REPUBLIKA.CO.ID, JAKARTA – Zakat merupakan pondasi sosial yang paling menonjol dalam rukun-rukun Islam. Zakat merupakan bagian dari ibadah dan hak harta, tugas sosial, dan kewajiban sosial yang bernuansa ibadah.
Jamal Muhammad Az Zaki dalam buku Sehat dengan Ibadah menjelaskan bahwa secara bahasa, makna zakat sendiri berasal dari kata az-zakah yang berarti an-numuw dan az-ziyadah (tumbuh dan bertambah).
Dimaksudkan pula sebagai pujian dan kebaikan. Hal ini sebagaimana firman Allah dalam Alquran Surat An Najm ayat 32:
فَلَا تُزَكُّوا أَنْفُسَكُمْ “Falaa tuzakkuu anfusakum.” Atinya: “Maka janganlah kamu menganggap dirimu suci.”
Jika dikatakan ‘zaka al-qadhi as-syuhud’ apabila hakim menjelaskan peningkatan kebaikan-kebaikan mereka. Pengertian ini tercermin dalam firman Allah SWT:
خُذْ مِنْ أَمْوَالِهِمْ صَدَقَةً تُطَهِّرُهُمْ وَتُزَكِّيهِمْ بِهَا “Khudz min amwaalihim shadaqatan tuthahirruhum wa tuzakkihim biha.”
Yang artinya, “Ambillah zakat dari harta mereka, guna membersihkan dan menyucikan mereka.”
Zakat menurut syariat adalah sebagian harta yang ditentukan dan wajib dibayarkan orang yang memiliki nisab (batas minimal kewajiban mengeluarkan zakat) dengan niat untuk didistribusikan pada golongan-golongan tertentu.

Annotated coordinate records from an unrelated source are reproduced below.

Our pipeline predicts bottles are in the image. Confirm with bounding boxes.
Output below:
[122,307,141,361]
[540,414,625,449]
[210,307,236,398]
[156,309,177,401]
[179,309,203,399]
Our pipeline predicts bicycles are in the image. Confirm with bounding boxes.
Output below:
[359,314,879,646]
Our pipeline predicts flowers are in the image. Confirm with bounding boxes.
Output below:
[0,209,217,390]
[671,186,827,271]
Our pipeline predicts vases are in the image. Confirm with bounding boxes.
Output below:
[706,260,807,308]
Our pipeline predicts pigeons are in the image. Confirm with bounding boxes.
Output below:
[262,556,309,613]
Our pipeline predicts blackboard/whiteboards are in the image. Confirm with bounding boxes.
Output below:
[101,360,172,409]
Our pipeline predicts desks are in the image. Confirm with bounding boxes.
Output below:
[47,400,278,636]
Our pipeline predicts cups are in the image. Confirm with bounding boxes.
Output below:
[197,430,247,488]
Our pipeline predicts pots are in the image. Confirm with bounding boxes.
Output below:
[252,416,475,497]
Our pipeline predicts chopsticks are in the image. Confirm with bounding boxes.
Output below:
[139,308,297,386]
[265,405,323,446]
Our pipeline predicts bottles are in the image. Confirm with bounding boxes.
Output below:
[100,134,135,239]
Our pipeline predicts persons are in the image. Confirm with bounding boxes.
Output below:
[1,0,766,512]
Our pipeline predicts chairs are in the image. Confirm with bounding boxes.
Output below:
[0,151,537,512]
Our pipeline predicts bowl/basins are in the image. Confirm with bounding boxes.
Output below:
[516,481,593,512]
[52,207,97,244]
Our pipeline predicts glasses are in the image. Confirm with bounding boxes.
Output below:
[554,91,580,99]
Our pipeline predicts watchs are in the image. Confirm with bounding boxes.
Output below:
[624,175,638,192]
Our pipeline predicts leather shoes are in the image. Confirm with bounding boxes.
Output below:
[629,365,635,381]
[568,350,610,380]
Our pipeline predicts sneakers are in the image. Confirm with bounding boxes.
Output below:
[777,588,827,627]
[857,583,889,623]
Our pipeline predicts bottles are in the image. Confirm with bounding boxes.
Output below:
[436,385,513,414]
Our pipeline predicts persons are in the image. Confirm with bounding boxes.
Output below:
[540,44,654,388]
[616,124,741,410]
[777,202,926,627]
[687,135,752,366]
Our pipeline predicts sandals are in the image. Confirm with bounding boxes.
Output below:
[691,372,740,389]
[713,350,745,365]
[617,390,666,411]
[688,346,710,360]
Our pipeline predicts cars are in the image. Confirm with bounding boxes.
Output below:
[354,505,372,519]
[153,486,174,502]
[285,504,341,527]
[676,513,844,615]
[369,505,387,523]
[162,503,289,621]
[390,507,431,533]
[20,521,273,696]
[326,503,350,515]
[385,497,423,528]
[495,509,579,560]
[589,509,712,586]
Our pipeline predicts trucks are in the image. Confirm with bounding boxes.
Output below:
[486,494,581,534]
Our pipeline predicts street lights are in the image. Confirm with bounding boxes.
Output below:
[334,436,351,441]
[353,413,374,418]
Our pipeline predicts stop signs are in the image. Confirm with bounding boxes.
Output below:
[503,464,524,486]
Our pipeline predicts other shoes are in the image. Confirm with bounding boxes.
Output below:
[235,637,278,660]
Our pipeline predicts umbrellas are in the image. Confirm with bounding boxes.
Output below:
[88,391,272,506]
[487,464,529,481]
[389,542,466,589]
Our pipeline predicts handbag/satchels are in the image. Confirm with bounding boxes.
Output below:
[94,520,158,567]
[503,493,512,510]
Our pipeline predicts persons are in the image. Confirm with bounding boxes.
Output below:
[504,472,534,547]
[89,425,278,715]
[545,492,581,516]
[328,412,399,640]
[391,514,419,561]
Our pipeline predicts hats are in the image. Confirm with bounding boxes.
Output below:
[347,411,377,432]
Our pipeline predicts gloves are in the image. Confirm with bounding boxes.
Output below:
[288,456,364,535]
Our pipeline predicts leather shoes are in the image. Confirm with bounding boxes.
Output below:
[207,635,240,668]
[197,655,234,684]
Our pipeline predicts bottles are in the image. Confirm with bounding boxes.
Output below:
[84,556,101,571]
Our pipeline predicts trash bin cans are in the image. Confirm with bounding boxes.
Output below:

Para ahli fiqih menyebutnya dengan kata kerja al-ita, maksudnya adalah menunaikan kewajiban pada harta. Dinisbatkan pula pada sebagian harta dalam jumlah tertentu yang diwajibkan Allah untuk diserahkan kepada kaum fakir yang berhak mendapatkannya.